16.          Further, the inability of the appellant to obtain a CAS during the September to November 2015 period did not mean that he was without options for further studies. As the respondent's refusal letter indicated, having taken account of the appellant's difficulties during the September to November 2015 period, the appellant could return to Pakistan to continue his studies there or could return to Pakistan in order to apply for entry clearance to come back to the UK.
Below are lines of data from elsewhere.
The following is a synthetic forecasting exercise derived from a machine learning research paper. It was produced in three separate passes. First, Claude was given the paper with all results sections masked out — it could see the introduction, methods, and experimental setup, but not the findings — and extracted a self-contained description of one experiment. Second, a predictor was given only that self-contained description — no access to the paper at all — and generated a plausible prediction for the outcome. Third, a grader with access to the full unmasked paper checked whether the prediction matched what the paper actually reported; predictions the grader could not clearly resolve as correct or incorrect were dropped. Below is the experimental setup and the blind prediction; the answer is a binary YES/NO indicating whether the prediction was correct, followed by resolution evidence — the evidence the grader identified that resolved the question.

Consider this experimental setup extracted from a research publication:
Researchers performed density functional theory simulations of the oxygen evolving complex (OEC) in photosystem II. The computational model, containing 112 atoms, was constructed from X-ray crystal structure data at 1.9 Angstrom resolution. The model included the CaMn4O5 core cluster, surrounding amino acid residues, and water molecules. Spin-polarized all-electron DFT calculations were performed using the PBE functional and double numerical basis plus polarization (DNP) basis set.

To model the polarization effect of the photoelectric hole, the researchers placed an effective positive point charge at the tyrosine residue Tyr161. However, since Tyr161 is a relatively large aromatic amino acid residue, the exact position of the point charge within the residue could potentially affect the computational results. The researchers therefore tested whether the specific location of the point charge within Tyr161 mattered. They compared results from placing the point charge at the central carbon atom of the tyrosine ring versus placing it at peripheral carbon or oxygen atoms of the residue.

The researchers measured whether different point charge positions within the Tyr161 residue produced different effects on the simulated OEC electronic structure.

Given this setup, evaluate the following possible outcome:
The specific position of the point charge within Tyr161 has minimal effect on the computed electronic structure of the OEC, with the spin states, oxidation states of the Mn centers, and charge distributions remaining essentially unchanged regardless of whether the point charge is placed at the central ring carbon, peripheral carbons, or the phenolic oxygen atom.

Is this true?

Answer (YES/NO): YES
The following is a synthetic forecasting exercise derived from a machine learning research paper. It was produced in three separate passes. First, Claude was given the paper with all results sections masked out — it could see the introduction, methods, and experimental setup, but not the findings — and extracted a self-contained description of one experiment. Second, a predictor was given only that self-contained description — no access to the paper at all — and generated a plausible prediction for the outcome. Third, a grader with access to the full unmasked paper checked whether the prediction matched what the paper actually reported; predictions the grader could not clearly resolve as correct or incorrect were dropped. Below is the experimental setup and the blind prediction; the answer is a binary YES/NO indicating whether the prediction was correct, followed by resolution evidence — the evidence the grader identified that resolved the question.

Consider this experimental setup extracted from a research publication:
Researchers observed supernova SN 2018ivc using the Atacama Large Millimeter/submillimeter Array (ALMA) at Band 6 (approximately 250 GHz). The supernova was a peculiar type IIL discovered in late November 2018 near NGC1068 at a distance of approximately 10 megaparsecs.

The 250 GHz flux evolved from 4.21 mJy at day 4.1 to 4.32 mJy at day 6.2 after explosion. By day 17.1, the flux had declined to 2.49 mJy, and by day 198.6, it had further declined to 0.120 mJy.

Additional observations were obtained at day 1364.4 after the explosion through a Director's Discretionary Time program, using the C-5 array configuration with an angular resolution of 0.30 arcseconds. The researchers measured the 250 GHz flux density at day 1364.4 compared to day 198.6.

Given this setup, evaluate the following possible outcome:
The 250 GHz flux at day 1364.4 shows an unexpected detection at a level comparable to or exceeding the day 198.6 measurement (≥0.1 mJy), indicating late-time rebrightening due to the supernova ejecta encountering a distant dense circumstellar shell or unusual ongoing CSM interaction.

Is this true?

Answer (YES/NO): YES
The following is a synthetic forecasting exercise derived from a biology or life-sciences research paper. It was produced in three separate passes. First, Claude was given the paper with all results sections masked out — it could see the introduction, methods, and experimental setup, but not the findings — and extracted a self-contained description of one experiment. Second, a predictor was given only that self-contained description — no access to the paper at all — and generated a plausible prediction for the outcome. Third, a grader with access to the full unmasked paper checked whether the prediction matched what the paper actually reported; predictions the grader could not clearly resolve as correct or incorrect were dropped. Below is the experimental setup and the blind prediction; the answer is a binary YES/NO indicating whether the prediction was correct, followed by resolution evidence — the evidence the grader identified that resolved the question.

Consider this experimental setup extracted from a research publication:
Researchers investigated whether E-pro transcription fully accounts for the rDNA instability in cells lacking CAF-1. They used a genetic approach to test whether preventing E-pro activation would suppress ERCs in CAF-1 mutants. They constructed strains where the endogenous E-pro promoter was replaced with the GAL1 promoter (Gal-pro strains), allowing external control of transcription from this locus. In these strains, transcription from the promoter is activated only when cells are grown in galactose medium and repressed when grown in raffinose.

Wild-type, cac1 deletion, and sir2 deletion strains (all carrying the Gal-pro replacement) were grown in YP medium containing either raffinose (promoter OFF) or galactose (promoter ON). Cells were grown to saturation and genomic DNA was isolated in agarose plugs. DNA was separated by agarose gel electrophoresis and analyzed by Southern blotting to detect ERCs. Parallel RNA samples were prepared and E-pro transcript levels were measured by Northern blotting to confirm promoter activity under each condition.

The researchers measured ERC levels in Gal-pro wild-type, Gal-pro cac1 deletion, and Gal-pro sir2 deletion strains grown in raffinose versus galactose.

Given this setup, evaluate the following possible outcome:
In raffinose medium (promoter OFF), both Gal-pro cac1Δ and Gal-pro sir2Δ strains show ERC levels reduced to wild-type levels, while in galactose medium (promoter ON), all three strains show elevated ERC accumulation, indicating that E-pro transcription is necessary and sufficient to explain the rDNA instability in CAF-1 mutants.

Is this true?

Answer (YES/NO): NO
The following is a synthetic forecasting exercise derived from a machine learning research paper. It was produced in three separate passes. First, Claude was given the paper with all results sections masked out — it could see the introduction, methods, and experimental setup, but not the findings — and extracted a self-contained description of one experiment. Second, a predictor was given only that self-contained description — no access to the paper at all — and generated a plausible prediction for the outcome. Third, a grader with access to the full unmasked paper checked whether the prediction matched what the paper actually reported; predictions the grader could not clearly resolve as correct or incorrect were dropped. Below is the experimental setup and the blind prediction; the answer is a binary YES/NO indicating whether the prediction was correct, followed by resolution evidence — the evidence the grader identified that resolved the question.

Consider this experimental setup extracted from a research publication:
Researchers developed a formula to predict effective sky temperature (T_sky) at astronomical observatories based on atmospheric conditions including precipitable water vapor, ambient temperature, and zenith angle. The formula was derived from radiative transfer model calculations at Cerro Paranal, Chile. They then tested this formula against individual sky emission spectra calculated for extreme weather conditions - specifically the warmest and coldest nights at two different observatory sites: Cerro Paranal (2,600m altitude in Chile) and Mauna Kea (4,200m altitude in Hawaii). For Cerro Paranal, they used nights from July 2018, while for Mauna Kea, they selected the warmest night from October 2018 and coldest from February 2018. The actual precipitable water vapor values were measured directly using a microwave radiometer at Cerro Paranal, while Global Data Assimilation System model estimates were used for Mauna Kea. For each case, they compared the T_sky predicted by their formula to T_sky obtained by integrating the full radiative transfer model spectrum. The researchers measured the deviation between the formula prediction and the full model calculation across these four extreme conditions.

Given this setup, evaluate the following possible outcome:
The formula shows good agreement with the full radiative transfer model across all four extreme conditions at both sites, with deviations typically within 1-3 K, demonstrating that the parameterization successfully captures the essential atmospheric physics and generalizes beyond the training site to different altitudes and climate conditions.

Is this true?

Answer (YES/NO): NO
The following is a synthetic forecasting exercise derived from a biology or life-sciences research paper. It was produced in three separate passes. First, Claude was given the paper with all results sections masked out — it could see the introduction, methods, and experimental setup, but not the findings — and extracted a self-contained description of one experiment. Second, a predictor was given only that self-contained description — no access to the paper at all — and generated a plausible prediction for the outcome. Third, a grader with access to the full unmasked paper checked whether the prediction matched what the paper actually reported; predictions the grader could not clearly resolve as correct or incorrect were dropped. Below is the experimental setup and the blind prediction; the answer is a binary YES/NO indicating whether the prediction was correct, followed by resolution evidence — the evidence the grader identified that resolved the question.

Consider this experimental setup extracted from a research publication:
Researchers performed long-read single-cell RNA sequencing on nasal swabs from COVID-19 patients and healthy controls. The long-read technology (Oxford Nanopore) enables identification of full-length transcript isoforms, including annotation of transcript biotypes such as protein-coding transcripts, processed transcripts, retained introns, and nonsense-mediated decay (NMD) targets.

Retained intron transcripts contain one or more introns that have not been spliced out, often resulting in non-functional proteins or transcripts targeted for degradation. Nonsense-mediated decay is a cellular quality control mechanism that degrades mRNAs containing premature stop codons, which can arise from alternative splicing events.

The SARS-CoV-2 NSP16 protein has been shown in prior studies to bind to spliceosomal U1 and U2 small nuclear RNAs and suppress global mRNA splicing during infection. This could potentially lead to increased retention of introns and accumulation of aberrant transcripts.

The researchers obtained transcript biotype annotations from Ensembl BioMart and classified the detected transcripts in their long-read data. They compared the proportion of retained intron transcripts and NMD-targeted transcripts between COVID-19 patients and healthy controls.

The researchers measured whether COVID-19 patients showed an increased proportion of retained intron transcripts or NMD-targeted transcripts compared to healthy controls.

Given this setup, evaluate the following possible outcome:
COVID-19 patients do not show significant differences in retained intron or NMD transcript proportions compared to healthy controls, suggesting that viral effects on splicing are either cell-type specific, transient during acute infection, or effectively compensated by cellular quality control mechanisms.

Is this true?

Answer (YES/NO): NO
17.          The grounds refer to a delay by the respondent which should have led to a finding of unfairness and the appeal being allowed under Article 8 ECHR. I was not taken to any period of delay by the respondent here. The decisions followed his applications in reasonable time and his various appeal hearings and the judicial review proceedings progressed within normal time limits. I did not find that this argument had any merit.

18.          It will be clear from the chronology set out above that the appellant has lived by far the majority of his life in Pakistan where he has his immediate family. He has only ever been in the United Kingdom with precarious leave. He seeks leave to continue with his studies when he can do so in Pakistan or apply to return to the UK to study in future. An Article 8 case based on private life in these circumstances could not have succeeded and the First-tier Tribunal Judge here took a lawful approach in paragraph 53 onwards in finding that there was no disproportionate breach of the appellant's Article 8 human rights either under the Immigration Rules or outside the Immigration Rules.

19.          For all of these reasons, it is my view that the First-tier Tribunal did not err in the decision refusing the appeal.

 

Notice of Decision

 

The decision of the First-tier Tribunal does not disclose an error on a point of law and shall stand.